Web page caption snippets
%%

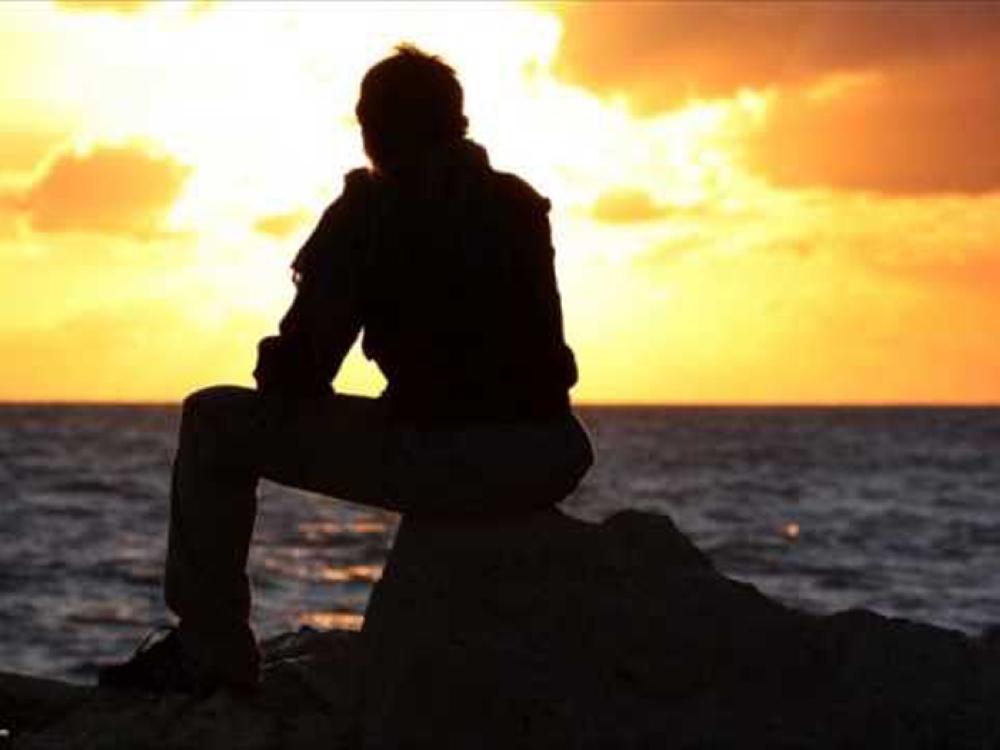 العزلة الاجتماعية والشعور بالوحدة تدهور صحة الإنسان - صحيفة الوطن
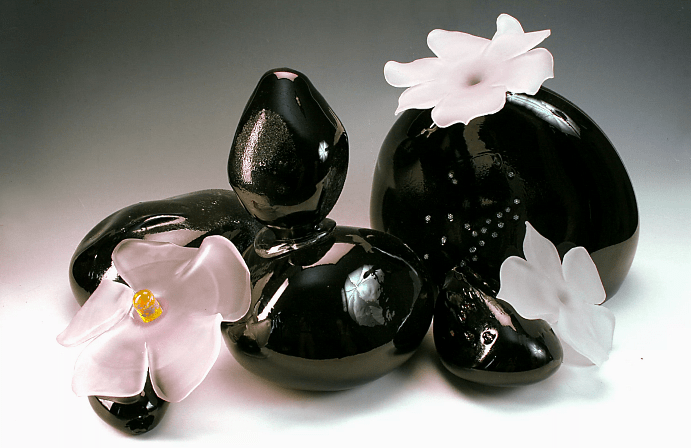 10 удивительных черных камней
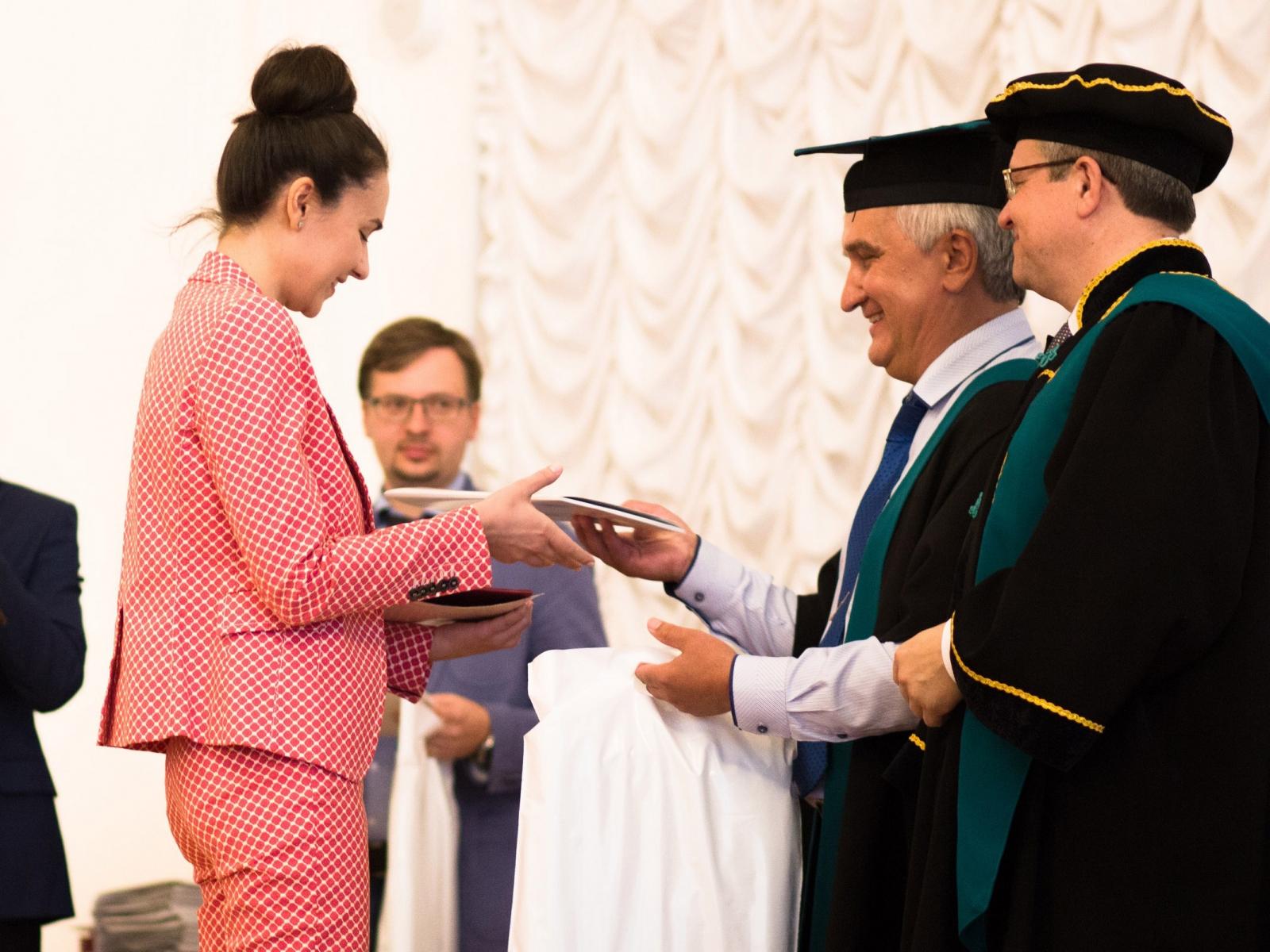 Первый выпуск аспирантов нового образовательного стандарта подготовки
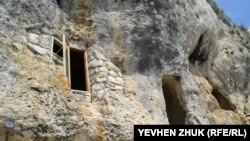 Монашеские келии пещерного монастыря Челтер Мармара под Севастополем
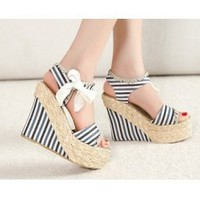 Wholesale Feet to show beautiful simple flax weave belt wedge heel sandals CZ-0745 blue - Lovely Fashion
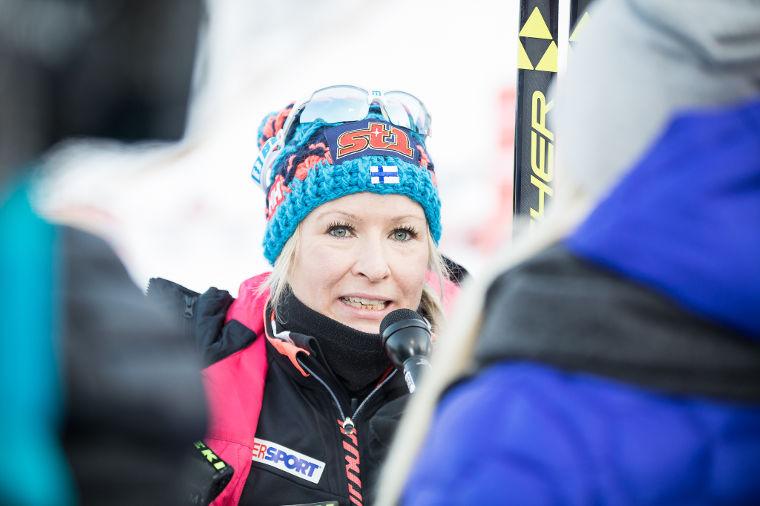 42-vuotias Riitta-Liisa Roponen rykäisi poikkeuksellisen suorituksen – yli nelikymppiset juhlineet todella harvoin MM-kisoissa
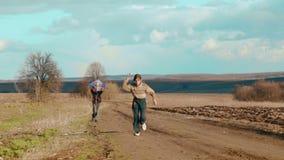 Kinder, die in der Natur mit einem Drachen spielen Zwei Brüder lassen einen Drachen laufen stock video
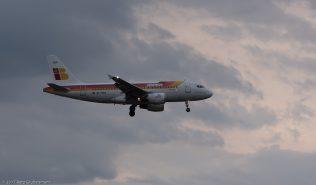 Iberia_A319_EC-HGR_ZRH170321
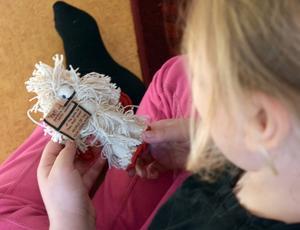 En elev studerar en maskot föreställande Himalayas yeti eller snöman.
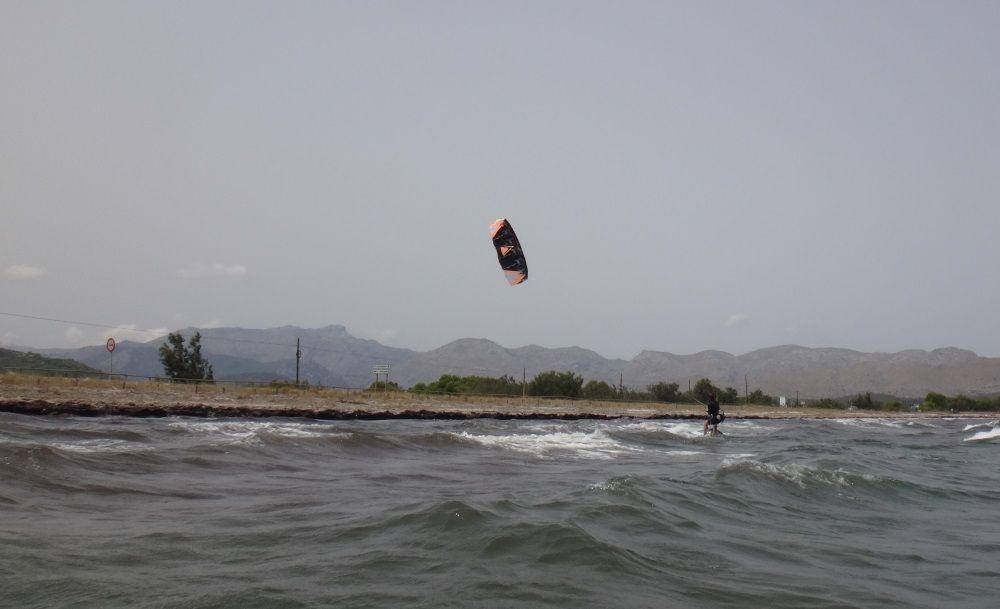 4 300 m enfern kitesurfschule mallorca Alcudia Gemeinde in Mai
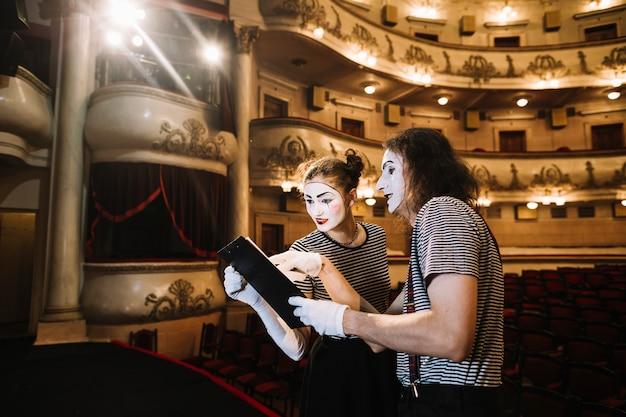 Dos mimos artista leyendo el manuscrito en el escenario Foto gratis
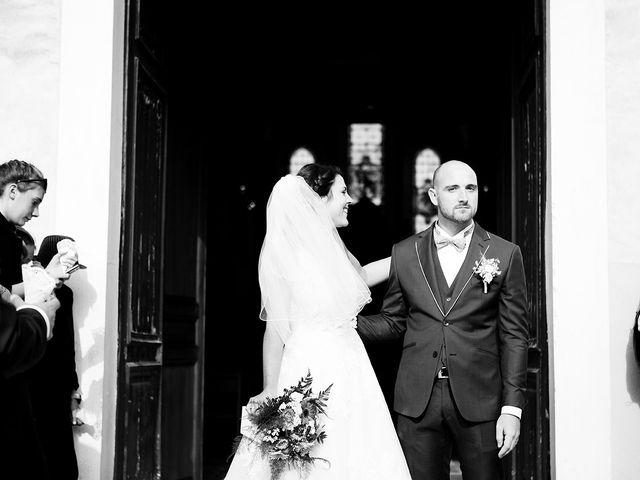Le mariage de Romain et Célia à Le Châtelet-en-Brie, Seine-et-Marne 350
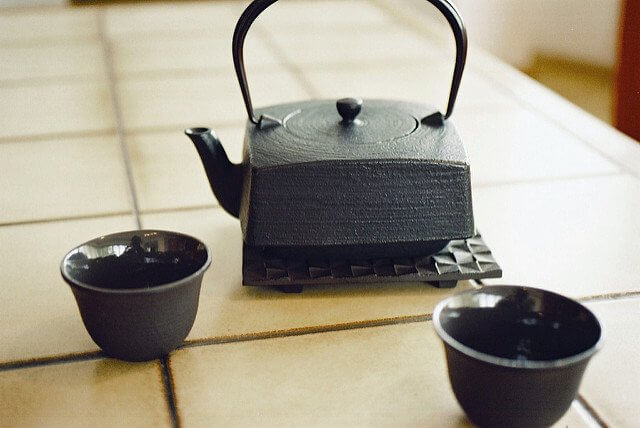 A beautiful cast iron tea set. Now I want some jasmine green tea. Don't you?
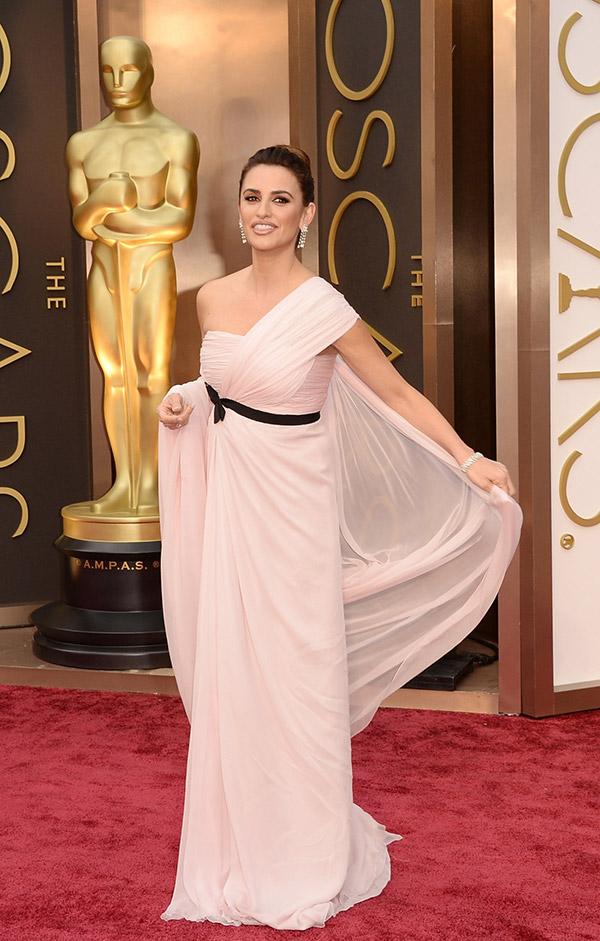 Penelope Cruz @ Oscars 2014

%%

Could you repeat each line above exactly as written? Omit the pictures.

 العزلة الاجتماعية والشعور بالوحدة تدهور صحة الإنسان - صحيفة الوطن
 10 удивительных черных камней
 Первый выпуск аспирантов нового образовательного стандарта подготовки
 Монашеские келии пещерного монастыря Челтер Мармара под Севастополем
 Wholesale Feet to show beautiful simple flax weave belt wedge heel sandals CZ-0745 blue - Lovely Fashion
 42-vuotias Riitta-Liisa Roponen rykäisi poikkeuksellisen suorituksen – yli nelikymppiset juhlineet todella harvoin MM-kisoissa
 Kinder, die in der Natur mit einem Drachen spielen Zwei Brüder lassen einen Drachen laufen stock video
 Iberia_A319_EC-HGR_ZRH170321
 En elev studerar en maskot föreställande Himalayas yeti eller snöman.
 4 300 m enfern kitesurfschule mallorca Alcudia Gemeinde in Mai
 Dos mimos artista leyendo el manuscrito en el escenario Foto gratis
Le mariage de Romain et Célia à Le Châtelet-en-Brie, Seine-et-Marne 350
 A beautiful cast iron tea set. Now I want some jasmine green tea. Don't you?
 Penelope Cruz @ Oscars 2014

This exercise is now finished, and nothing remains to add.